ELDR Media LLC announced July 2 the launch of ELDR Magazine and companion Web site ELDR.com. The magazine, which will start out as a quarterly and eventually go bi-monthly, has a first print run of 50,000 this month, on 1,300 newsstands across the country. Its next printing is scheduled for 75,000 copies. By 2009, ELDR magazine is slated to go bi-monthly, with a rate base of 100,000 by 2010.
Both the site and the magazine focus on health and lifestyle issues for an intended audience of affluent people over 60. With the tagline “Celebrate Aging” ELDR’s editorial content offers positive views on aging through essays, stories, interviews, photography and featured columns.
“We’re going for the more independent elder,” said Frank Cioffi, head of public relations at ELDR Media, Marin Country, CA.
“We’re going for someone who’s really defining their own set of parameters about what it means to be an elder. More traditional societies have respected their elders, but in our society we’re not fully there yet.”
The magazine targets affluent readers over the age of 60. Desired customers have a minimum household income of $100,000, or, if retired, have a net worth of at least $1 million in investable assets.
Chad Lewis, founder, president and publisher of ELDR, says the magazine will not try to compete with the non-profit AARP magazine. The AARP’s free publication targets readers 50 years and older and claims to be the largest-circulation magazine in the world.
“To think that we would try to compete with AARP would be naïve,” said Lewis. “They have to appeal to millions, and they have a very broad readership. We’re much more targeted.”
“Obviously, I think there’s a lot of room for both of us,” he added. “There should be a lot of companies and more talking about what’s good for us and our elders.”
ELDR, published quarterly, has a combined paid and controlled circulation strategy. It has national distribution through Barnes & Noble and Borders as well as organizations including the Alzheimer’s Association and the American Society of Aging. The company also uses targeted distribution channels such as gerontologists’ offices, tennis clubs, golf clubs and elder enclaves.

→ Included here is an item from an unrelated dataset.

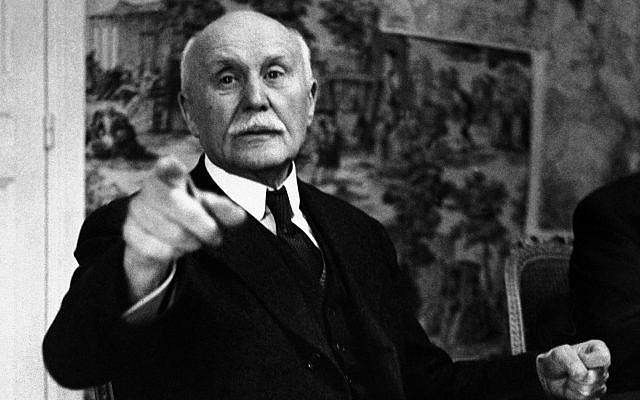 This photo from June 9, 1941, shows France's Marshal Philippe Petain pointing as he ordered our photographer from the room during the sell-out meeting of the Council of Ministers in Vichy, central France. (AP Photo, File)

Lewis said the readers’ demographics “make them very attractive for advertisers. They’re buying second homes and taking a lot of trips. They can afford special treatments and medicines, so they’re desired customers for pharmaceutical, insurance and financial companies.”
He continued: “There are a lot of advertisers who have not been able to find a place to reach this particular demographic.”
The magazine has relationships with partners and paid advertisers. Current partners in ELDR Media are ElderLuxe, a producer of lifestyle assistance products, and The Caregivers’ Marketplace. Both are featured on the ELDR Web site.
The ELDR site functions as a complement to the magazine, providing daily updates, blogs and online resources.
Lewis and his editorial staff are also considering branching into trade shows, targeted print publications like books on Alzheimer’s and fitness and possible television programming.
Lewis, who helped fund ELDR Media with a group of investors, said that reaching a circulation of 200,000 would be a sign of success. He also hopes that the magazine and Web site will affect society’s views of aging, and defines further success as: “when there is discourse on the subject [of aging] and people can’t wait to get older.”
“I was always frustrated that there’s not a lot of information out there to inspire people about being old,” he said. “I wanted to celebrate the joys and challenges and meaning of aging by creating a publication that was thought-provoking.”